By Kevin M. Smith
Killeen Daily Herald
The Killeen City Council might ask residents for charter amendments, including extending council member terms from two years to three years, in November.
At Tuesday's workshop, Councilman Juan Rivera asked the council to consider placing charter amendments on the May 10 ballot. But after some discussion, the council agreed that residents need more input and agreed to appoint a committee to research the amendments after the May 10 election.
Rivera first asked for an extension in the terms served by council members. He said he spent his first year learning. Rivera said he wants more time to spend on the committees which he serves so he can accomplish more. He said two years are not enough.
"About a year and a half later, you start thinking about running again," said Rivera, who started his first term in May 2007 after winning his council seat unopposed.
Rivera also wanted to increase council members' salaries from $100 per month to $300 per month. The mayor receives $200 per month, and Rivera asked for more in that seat, too.
Several other council members agreed with Rivera on the term length.
"I support it in general," Councilman Larry Cole said. "I like the three-year term idea."
Cole, who is completing his first term and up for election this May, said he has a lot of work to do that he may not get to continue if not re-elected.
"I'm just now getting some things started I'd like to see finished," Cole said.
Others were opposed.
"I think two-year terms are sufficient now," Councilman Billy Workman said.
Workman, like others, also spoke against placing the charter amendments on the ballot. The election is less than six weeks away.
"I don't believe in expediting this," Workman said.
Mayor Timothy Hancock asked that the charter amendments wait until the November ballot so a citizen advisory committee could be established.
"I would like for it to be done in an orderly fashion to include the citizens," Hancock said.

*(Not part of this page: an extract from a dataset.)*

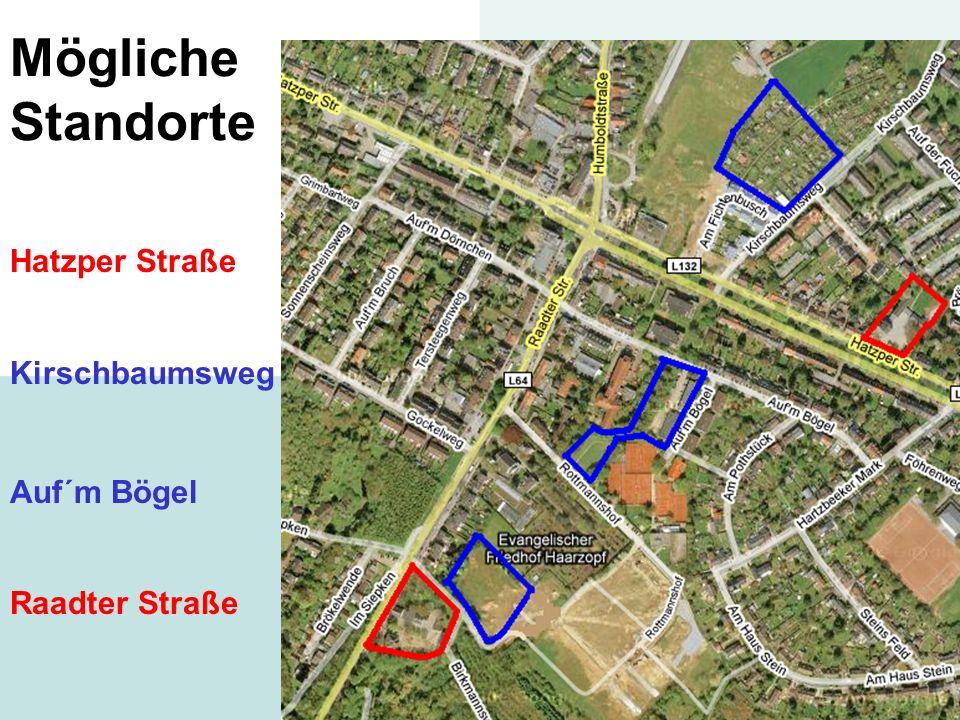Mögliche Standorte Hatzper Straße Kirschbaumsweg Auf´m Bögel Raadter Straße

Rivera conceded there needs to be more input.
"I do believe it belongs to the citizens," Rivera said about the charter, which governs the council.

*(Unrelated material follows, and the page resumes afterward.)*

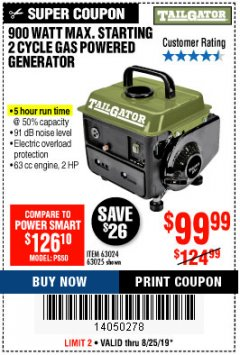 Harbor Freight Coupon TAILGATOR 900 PEAK / 700 RUNNING WATTS, 2HP (63CC) 2 CYCLE GAS GENERATOR EPA/CARB Lot No. 63024/63025 Expired: 8/25/19 - $99.99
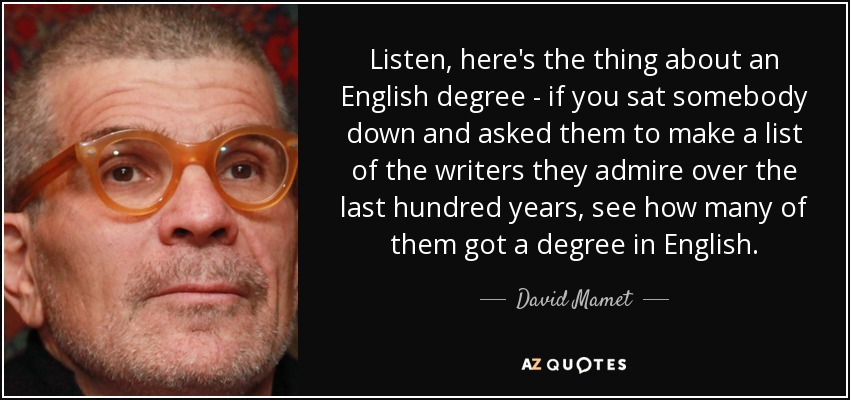 Listen, here's the thing about an English degree - if you sat somebody down and asked them to make a list of the writers they admire over the last hundred years, see how many of them got a degree in English. - David Mamet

Councilman Otis Evans asked that as long as a citizen committee was being formed to review this issues, that the council compile a list of any other potential changes it wants so the committee can address all the issues in one year.
City Attorney Kathy Davis talked to the council about some of the legal ramifications of changing the term lengths. She said at-large council members could no longer win by plurality – by getting the most votes but not necessarily the majority of votes. A candidate would have to receive more than 50 percent of the votes to win. If there was no majority winner, there would have to be a runoff.
Also, the at-large seats would not be elected by the top three vote getters; instead, candidates would have to select a specific seat.